Back in 2015 I looked at an innovative new bandage from researchers at the University of California, Berkeley, which used electrical currents to detect tissue damage before it is visible to the human eye.
“We set out to create a type of bandage that could detect bedsores as they are forming, before the damage reaches the surface of the skin,” the developers said.
So, for instance, it could provide a regular monitoring service for a wound. The researchers documented their work in a paper that was published in Nature Communications.
This was then followed a year later by the work of a UK team, who have come up with a similar product. The bandage is capable of turning a different color when it detects the onset of infection, thus providing medics with an early warning of problems afoot.
The product, which was documented in paper published at the time, turns bright green when the gel like material within the dressing detects bacteria.
These are undoubtedly fascinating projects, but there appears little sign that they are coming to market any time soon. At least that's the impression given by a Welsh team from Swansea University, who recently told the BBC that such bandages could be on trial within 12 months.
The bandages developed by the Welsh team utilize 5G technology to monitor what's happening in the wound, whilst also tracking the activity levels of the wearer.
"That intelligent dressing uses nano-technology to sense the state of that wound at any one specific time. It would connect that wound to a 5G infrastructure and that infrastructure through your telephone will also know things about you - where you are, how active you are at any one time," the team tell the BBC.
The project is part of a growing number that are attempting to make materials smarter, especially in healthcare. For instance, researchers have also developed a smart patch that aims to help diabetes sufferers manage their insulin levels. The patch is designed to monitor blood glucose levels and gradually release insulin if levels are too high.
The device was put through its paces in a recent study on mice. The patch aims to take away the burden of managing insulin levels for people with either Type 1 or Type 2 diabetes by making the process both simple and injection free.
The patch is covered in microneedles loaded with tiny, insulin-carrying pouches that are capable of painlessly injecting the wearer.

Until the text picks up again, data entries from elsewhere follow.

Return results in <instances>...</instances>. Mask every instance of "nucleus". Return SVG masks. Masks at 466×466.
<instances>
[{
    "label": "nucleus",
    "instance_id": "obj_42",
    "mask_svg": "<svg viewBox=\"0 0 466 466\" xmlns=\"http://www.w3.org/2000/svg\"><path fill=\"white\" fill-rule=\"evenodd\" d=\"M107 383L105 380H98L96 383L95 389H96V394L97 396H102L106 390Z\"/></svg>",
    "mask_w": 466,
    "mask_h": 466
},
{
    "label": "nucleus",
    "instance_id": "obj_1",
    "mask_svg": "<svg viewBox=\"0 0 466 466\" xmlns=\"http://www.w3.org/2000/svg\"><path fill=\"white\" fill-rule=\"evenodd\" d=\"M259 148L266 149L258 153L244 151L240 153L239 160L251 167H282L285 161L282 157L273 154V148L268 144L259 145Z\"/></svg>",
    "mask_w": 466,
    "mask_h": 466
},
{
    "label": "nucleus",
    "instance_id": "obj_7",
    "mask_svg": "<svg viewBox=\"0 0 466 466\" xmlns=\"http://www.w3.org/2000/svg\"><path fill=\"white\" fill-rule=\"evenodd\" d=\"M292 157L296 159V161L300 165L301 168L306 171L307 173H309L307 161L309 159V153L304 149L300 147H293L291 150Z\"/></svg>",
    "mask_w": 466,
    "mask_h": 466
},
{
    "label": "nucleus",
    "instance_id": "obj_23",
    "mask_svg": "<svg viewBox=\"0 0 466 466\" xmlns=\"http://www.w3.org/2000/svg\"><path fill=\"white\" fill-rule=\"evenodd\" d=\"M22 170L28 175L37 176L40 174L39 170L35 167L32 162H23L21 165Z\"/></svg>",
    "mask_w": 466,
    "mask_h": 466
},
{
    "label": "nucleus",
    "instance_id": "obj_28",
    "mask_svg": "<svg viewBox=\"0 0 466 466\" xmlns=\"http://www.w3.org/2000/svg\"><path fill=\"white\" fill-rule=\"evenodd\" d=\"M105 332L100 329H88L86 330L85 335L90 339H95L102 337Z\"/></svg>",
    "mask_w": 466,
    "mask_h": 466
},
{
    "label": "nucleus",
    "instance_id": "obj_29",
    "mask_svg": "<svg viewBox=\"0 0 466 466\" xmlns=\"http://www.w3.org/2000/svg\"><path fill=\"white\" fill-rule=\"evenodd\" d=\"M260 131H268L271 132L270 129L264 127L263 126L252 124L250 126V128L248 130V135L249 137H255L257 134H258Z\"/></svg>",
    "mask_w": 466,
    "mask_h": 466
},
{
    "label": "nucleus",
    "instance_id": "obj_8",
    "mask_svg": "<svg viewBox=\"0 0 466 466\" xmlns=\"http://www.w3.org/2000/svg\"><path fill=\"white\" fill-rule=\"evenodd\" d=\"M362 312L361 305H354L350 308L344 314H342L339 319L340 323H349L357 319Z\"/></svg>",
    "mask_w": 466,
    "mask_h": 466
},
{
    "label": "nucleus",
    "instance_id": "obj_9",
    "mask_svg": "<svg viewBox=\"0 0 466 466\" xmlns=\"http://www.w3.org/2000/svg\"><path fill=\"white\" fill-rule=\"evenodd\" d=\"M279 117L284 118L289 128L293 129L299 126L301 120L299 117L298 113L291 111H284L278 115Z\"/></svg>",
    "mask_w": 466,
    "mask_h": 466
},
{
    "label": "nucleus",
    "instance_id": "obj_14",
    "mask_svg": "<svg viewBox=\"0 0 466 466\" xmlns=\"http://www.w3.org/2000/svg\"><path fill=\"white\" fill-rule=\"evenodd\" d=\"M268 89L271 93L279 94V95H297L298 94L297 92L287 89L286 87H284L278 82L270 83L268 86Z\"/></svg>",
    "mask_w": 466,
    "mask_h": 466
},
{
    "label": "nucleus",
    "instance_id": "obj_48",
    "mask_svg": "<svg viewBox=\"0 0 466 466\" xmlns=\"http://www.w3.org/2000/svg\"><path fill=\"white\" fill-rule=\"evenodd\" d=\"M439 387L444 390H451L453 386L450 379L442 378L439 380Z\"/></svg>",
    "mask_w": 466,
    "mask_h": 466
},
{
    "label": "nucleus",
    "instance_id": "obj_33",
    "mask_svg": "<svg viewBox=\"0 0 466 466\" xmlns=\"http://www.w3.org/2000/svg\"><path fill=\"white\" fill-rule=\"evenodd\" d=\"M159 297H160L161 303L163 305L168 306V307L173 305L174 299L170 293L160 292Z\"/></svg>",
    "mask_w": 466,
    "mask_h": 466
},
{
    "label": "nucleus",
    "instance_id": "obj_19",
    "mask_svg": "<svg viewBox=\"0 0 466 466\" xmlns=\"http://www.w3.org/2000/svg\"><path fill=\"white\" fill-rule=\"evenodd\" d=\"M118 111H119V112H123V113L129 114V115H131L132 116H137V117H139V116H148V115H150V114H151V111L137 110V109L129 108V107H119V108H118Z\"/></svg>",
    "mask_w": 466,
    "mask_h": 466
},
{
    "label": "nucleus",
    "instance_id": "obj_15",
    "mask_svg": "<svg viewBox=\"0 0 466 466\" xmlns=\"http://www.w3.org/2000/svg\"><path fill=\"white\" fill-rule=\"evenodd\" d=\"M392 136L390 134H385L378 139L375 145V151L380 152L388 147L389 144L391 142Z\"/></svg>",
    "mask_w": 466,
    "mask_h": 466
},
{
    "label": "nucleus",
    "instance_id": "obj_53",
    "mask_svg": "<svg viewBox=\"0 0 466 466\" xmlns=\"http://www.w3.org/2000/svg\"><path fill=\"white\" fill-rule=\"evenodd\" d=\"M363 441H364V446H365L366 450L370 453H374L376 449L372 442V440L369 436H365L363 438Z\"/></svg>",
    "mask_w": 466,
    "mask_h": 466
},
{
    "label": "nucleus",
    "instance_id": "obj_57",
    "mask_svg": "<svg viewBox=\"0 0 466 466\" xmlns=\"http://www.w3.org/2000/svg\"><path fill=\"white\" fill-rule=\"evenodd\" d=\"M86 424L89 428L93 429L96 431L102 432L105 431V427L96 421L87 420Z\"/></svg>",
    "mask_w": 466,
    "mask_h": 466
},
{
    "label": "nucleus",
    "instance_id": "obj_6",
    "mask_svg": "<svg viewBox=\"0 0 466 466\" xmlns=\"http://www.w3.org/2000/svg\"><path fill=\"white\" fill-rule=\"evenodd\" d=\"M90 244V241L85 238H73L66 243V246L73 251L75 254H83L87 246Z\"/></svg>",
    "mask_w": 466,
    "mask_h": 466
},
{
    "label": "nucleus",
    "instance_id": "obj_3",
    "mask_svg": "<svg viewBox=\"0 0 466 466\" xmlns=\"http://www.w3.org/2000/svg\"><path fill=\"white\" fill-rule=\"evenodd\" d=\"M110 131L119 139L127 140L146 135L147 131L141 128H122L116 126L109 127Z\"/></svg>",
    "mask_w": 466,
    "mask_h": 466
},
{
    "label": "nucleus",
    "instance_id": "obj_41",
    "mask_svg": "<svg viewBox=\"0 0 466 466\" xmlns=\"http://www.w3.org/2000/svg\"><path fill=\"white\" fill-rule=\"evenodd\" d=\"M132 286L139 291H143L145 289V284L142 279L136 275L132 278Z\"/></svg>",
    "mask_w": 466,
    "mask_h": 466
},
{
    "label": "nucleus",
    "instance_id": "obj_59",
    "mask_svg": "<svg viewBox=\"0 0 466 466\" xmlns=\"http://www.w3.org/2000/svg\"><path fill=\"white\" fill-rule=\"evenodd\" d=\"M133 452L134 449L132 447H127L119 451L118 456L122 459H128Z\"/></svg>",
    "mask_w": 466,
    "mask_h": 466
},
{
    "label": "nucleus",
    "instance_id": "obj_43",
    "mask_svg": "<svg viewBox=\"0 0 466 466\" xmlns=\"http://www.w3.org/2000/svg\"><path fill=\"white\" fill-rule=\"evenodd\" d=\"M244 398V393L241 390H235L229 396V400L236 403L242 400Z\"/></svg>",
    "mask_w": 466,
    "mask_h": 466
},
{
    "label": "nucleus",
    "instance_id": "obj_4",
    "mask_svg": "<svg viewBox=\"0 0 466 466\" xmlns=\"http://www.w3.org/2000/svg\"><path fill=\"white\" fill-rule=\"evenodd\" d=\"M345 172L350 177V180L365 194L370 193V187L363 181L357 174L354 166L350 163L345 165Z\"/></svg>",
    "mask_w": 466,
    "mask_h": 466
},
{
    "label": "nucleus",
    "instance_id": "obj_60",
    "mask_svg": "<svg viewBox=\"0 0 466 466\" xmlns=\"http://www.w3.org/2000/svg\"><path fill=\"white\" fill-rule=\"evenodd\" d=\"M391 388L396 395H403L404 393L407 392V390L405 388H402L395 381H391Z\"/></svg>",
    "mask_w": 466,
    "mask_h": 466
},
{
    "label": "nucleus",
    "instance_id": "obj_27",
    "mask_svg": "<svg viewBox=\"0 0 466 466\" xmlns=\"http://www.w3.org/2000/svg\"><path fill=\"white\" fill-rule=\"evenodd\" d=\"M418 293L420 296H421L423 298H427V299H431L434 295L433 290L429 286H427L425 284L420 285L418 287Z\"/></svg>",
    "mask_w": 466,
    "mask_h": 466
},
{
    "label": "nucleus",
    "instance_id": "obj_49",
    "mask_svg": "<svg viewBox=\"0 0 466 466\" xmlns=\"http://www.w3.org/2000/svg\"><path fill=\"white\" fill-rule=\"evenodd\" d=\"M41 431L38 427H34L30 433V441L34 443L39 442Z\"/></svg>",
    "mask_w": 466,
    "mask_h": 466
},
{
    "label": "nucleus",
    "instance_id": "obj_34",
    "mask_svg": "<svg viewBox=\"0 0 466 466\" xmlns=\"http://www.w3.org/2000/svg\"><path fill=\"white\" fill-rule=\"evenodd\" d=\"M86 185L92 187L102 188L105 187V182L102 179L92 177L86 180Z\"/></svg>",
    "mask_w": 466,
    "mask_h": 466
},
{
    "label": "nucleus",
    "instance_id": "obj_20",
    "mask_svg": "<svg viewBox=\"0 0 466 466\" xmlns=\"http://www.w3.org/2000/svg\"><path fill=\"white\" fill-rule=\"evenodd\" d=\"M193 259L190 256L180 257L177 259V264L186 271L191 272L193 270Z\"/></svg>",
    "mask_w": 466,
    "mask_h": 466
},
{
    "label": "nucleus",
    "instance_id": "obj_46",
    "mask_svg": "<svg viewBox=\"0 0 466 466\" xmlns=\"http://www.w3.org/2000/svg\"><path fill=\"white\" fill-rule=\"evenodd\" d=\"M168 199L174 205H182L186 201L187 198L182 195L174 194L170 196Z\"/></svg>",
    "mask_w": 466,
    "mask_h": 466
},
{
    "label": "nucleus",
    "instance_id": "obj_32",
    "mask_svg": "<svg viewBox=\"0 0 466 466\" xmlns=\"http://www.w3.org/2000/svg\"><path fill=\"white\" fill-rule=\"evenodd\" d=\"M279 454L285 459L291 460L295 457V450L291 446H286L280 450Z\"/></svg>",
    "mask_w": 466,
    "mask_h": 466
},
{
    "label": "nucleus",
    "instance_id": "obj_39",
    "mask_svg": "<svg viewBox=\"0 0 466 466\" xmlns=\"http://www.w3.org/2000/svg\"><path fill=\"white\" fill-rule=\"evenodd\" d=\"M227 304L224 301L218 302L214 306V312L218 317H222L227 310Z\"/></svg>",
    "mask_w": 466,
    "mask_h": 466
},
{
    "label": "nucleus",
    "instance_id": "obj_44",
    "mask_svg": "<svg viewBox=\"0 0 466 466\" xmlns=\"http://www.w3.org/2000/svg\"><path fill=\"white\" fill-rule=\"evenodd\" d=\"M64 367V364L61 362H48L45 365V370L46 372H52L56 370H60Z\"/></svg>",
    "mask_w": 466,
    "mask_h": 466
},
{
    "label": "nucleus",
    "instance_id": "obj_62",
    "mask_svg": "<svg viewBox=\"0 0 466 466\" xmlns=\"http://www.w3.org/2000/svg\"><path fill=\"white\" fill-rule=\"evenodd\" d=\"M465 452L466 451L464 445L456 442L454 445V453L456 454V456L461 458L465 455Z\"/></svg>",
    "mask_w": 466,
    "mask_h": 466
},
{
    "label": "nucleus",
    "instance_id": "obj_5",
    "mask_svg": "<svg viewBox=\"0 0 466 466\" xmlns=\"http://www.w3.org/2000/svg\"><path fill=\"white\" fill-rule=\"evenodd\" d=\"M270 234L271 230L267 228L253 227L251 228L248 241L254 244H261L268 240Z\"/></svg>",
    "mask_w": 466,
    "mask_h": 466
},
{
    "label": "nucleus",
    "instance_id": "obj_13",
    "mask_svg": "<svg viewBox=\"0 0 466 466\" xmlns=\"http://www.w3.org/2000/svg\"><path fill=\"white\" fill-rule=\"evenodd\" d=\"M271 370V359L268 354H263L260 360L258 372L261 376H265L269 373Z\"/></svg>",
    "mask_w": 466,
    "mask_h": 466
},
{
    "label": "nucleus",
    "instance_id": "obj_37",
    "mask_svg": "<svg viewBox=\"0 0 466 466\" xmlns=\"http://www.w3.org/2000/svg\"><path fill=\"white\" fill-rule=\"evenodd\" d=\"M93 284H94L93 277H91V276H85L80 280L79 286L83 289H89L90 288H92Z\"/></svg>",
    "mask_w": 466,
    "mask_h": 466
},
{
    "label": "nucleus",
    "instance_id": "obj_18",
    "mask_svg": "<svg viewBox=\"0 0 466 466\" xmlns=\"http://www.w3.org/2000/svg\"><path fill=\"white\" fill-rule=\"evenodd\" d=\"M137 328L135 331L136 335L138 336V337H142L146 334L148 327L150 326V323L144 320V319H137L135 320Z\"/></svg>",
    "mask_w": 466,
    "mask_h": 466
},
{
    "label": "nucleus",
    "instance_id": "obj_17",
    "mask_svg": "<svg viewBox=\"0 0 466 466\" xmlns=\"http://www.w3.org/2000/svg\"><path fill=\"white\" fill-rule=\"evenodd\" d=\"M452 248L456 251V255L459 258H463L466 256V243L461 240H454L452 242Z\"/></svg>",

Each pouch is designed to break apart swiftly and then release the insulin as glucose levels rise.
Or you've got the team from Cardiff University, who are developing a smart patch to help detect the early onset of osteoarthritis in our knees.
The patch utilizes the same technology used to detect damage in the wings of an aircraft. The technology listens out for subsonic cracking sounds in joints, which are an early indicator of later problems.
The patch promises to provide a cheaper, quicker way of diagnosis than existing methods.
“The idea has got huge potential to change the way we diagnose osteoarthritis (OA),” the team say. “If we’re able to link the sound signature of a healthy knee and a knee with disease, we will be able to lower the costs on society a lot.”
Such devices are clearly a little way from the market, but the potential is clear for all to say, and hopefully we're seeing signs that they are edging closer and closer.